Reprendre une chanson n’a jamais consisté à la reproduire. C’est accepter d’entrer dans son histoire, d’y déposer sa propre sensibilité, puis de la remettre en mouvement. Avec Through Lines, Kelly McFarling et Scott Hirsch ne cherchent ni à moderniser trois classiques oubliés, ni à leur rendre un hommage figé. : ils s’installent simplement à leurs côtés, comme deux voyageurs qui poursuivent une conversation entamée il y a plusieurs décennies
Construit autour de trois reprises de Jim Rafferty, Tim Hardin et Sandy Denny, Kelly McFarling et Scott Hirsch présentent Through Lines, une sortie folk qui privilégie l’intimité aux effets de style. Un disque court, mais très cohérent, qui rappelle que certaines chansons continuent de vivre précisément parce que d’autres musiciens choisissent, un jour, de les réinterpréter plutôt que de les imiter…
La mémoire des chansons

Les reprises musicales souffrent assez souvent d’un malentendu. Certaines cherchent à démontrer toutes leur virtuosité, quand d’autres souhaitent actualiser des œuvres devenues patrimoniales. Kelly McFarling et Scott Hirsch empruntent un chemin plus discret. Leur approche consiste avant tout à écouter ce qui demeure vivant dans ces compositions, avant d’y ajouter leur propre langage. L’ensemble respire. Les arrangements laissent de l’espace, les instruments restent organiques, tandis que les deux voix se répondent sans jamais chercher à dominer l’autre. Ici, pas de démonstration stylistique : bienvenue dans une session entre amis.
Trois auteurs, une ligne de fuite
Le choix du répertoire n’a rien d’anodin.
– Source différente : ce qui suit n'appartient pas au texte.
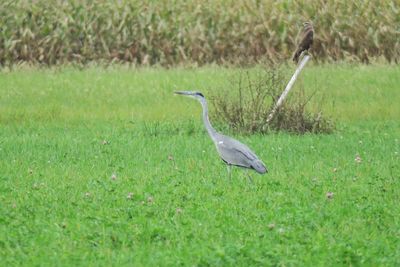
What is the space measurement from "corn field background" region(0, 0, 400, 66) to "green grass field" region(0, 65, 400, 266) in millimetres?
5686

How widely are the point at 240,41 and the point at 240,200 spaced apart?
56.0ft

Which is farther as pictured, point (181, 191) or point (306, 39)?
point (306, 39)

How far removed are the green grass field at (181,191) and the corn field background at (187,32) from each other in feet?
18.7

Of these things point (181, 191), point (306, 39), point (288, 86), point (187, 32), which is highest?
point (181, 191)

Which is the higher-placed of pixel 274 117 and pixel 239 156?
pixel 239 156

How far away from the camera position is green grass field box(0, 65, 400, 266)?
30.3 feet

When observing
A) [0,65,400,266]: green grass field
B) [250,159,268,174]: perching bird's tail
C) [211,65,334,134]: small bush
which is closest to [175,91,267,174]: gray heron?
[250,159,268,174]: perching bird's tail

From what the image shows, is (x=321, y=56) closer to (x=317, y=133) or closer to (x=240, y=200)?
(x=317, y=133)

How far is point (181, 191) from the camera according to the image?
11961 mm

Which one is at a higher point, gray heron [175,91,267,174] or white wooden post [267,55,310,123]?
gray heron [175,91,267,174]

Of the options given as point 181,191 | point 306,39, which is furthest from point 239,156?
point 306,39

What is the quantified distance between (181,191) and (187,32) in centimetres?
1661

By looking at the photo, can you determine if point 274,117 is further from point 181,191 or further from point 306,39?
point 181,191

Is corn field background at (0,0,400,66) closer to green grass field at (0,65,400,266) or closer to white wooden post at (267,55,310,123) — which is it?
green grass field at (0,65,400,266)
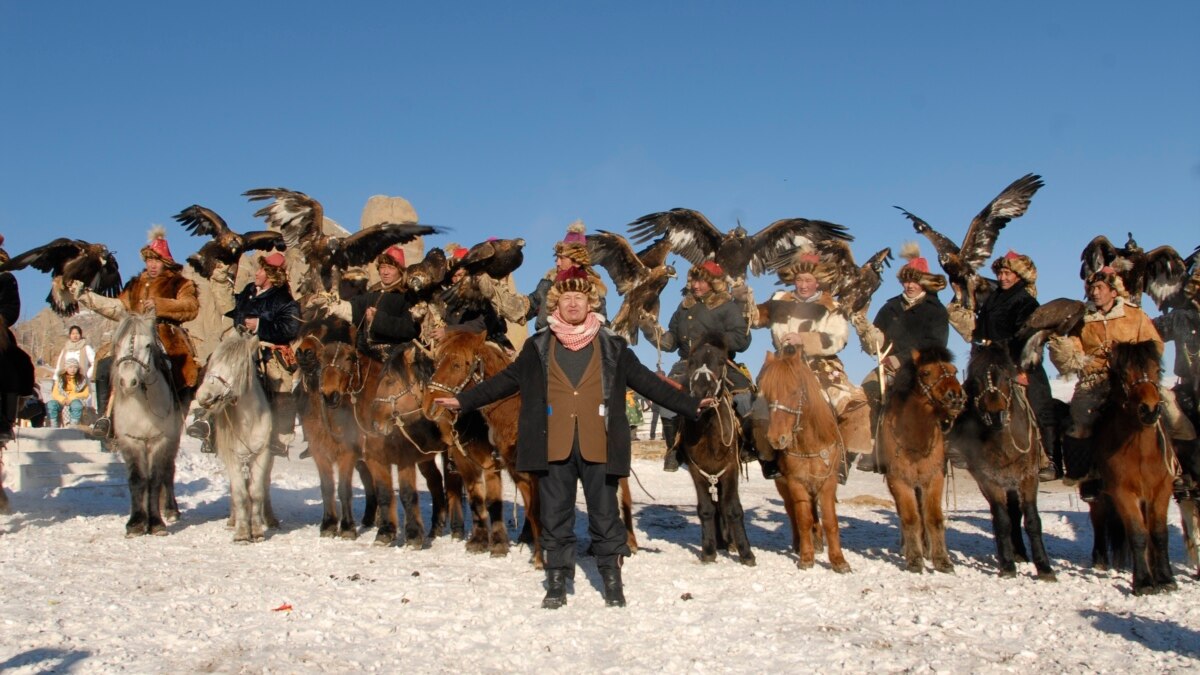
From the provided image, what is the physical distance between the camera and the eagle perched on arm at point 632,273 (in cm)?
1132

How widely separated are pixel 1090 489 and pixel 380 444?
21.9ft

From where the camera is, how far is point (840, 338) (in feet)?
32.7

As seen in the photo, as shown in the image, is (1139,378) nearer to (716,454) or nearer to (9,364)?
(716,454)

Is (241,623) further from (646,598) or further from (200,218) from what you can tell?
(200,218)

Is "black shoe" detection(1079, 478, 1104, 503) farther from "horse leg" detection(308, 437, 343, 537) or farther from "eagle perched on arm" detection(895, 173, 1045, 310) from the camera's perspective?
"horse leg" detection(308, 437, 343, 537)

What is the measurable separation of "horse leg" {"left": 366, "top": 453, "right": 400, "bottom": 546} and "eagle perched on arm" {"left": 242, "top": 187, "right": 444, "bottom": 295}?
2844 mm

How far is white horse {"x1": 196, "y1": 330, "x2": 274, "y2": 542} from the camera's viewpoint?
995 cm

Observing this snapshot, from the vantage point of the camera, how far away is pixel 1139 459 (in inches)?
316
Jim Rafferty, Tim Hardin et Sandy Denny appartiennent à des univers différents, mais partagent une écriture où l’émotion naît souvent de la retenue. La version de I See Red ouvre le disque avec une élégance presque cinématographique. Le groove s’installe lentement, porté par des harmonies qui privilégient les nuances plutôt que les contrastes. Don’t Make Promises adopte une énergie plus terrienne, presque boogie par instants, sans pour autant perdre la mélancolie caractéristique de Tim Hardin. Enfin, Gold Dust retrouve toute sa délicatesse grâce au chant de Kelly McFarling, qui laisse flotter la mélodie avec une grande simplicité.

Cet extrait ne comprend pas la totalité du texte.